----- TEXT UNDER STUDY

The term “component” is used in the field of computer vision to indicate a group of pixels or voxels having one or more common properties. This common property is, for many applications, spatial connectivity. Labeling connected components in a binary image is a fundamental operation in the fields of pattern recognition, computer vision, and medical image analysis. A binary image is converted into a symbolic image, and each connected component is assigned a unique label. There are basically two types of existing methods for labeling connected components: one type is based on label equivalences, and the other is based on contour tracing.
Several algorithms based on label equivalence are proposed for labeling connected components. These include algorithms that repeat passes through an image to propagate label equivalences directly, or indirectly via a provisional label search. A detailed review of these and other related types of algorithms can be found in Suzuki et al [Suzuki, K., Horiba, I., Sugie, N., “Linear-time connected component labeling based on sequential local operations”, Computer Vision and Image Understanding, 2003; 89: 1-23].
Contour tracing techniques are described in Chang et al [Chang, F., Chen, C. J., Lu, C. J., “A linear-time component-labeling algorithm using contour tracing technique”, Computer Vision and Image Understanding, 2004; 93: 206-220]. The two-dimensional (2D) contours are labeled, and only one pass is needed to label inner object pixels.
Both types of techniques have limitations. The number of passes required in label equivalence methods typically depends upon the complexity of the connected components. Similarly, the contour tracing methods are also dependent upon the complexity of the contours involved.

----------
----- RAW DATA

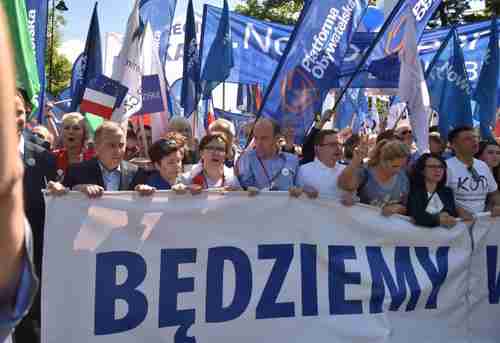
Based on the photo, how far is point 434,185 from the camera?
485cm

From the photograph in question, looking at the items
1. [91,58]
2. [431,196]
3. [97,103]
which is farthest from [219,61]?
[431,196]

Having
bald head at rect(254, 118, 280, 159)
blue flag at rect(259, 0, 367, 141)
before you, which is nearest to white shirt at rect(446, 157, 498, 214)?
blue flag at rect(259, 0, 367, 141)

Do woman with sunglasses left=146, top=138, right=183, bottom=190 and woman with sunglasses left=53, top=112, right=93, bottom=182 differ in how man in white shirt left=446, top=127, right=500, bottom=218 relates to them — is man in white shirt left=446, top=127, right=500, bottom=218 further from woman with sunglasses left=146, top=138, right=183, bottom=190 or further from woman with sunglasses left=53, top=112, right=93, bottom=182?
woman with sunglasses left=53, top=112, right=93, bottom=182

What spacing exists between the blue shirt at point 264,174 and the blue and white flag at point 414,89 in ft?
5.48

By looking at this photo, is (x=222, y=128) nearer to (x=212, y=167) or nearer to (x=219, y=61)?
(x=212, y=167)

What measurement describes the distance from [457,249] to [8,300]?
4.13 metres

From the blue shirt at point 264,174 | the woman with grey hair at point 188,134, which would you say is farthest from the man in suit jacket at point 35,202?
the woman with grey hair at point 188,134

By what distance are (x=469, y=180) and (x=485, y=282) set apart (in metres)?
0.82

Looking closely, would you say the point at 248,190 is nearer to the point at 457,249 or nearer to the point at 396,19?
the point at 457,249

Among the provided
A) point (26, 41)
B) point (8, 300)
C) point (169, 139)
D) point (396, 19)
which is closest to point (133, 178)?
point (169, 139)

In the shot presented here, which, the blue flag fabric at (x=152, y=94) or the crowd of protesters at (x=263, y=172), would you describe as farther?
the blue flag fabric at (x=152, y=94)

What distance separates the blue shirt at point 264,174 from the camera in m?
4.70

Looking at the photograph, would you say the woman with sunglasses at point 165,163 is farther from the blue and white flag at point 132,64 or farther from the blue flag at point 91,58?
the blue flag at point 91,58

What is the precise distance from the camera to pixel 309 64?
18.8 feet
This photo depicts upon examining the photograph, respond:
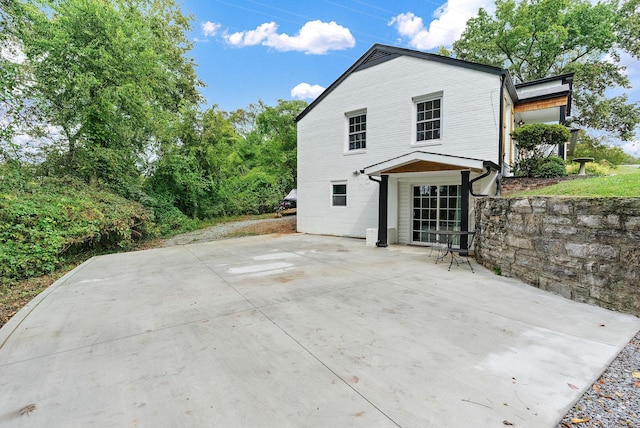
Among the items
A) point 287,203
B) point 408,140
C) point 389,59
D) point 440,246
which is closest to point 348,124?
point 389,59

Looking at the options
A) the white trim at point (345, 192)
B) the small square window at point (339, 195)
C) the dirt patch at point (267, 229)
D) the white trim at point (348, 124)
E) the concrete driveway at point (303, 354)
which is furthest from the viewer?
the dirt patch at point (267, 229)

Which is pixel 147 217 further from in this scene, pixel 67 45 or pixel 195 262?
pixel 67 45

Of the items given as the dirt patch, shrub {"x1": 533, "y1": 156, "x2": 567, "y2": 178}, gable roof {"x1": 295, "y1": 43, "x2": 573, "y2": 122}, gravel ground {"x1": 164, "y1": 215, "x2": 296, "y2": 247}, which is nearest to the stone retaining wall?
shrub {"x1": 533, "y1": 156, "x2": 567, "y2": 178}

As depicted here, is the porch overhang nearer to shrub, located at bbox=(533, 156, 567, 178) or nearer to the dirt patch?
shrub, located at bbox=(533, 156, 567, 178)

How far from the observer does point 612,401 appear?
2125mm

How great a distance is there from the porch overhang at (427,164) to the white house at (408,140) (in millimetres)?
28

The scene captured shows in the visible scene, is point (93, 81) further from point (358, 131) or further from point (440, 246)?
point (440, 246)

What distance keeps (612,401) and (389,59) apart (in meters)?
10.9

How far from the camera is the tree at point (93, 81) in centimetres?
965

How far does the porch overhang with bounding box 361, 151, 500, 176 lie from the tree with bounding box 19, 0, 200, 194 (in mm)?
9725

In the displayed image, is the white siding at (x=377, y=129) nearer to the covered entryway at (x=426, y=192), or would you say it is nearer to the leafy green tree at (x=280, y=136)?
the covered entryway at (x=426, y=192)

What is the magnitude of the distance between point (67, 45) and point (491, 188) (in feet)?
47.9

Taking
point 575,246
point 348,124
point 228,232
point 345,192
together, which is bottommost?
point 228,232

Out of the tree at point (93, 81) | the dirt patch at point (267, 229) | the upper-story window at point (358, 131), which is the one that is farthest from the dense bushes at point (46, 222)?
the upper-story window at point (358, 131)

----------

### TASK OBJECTIVE
Answer these questions from the text on connected component labeling:
1. For many applications, what is the common property shared by the pixels or voxels of a component?
2. With contour tracing techniques, how many passes are needed to label inner object pixels?
3. What does the number of passes required in label equivalence methods typically depend on?

### REPLY TO THE EXERCISE
1. Spatial connectivity.
2. One pass.
3. The complexity of the connected components.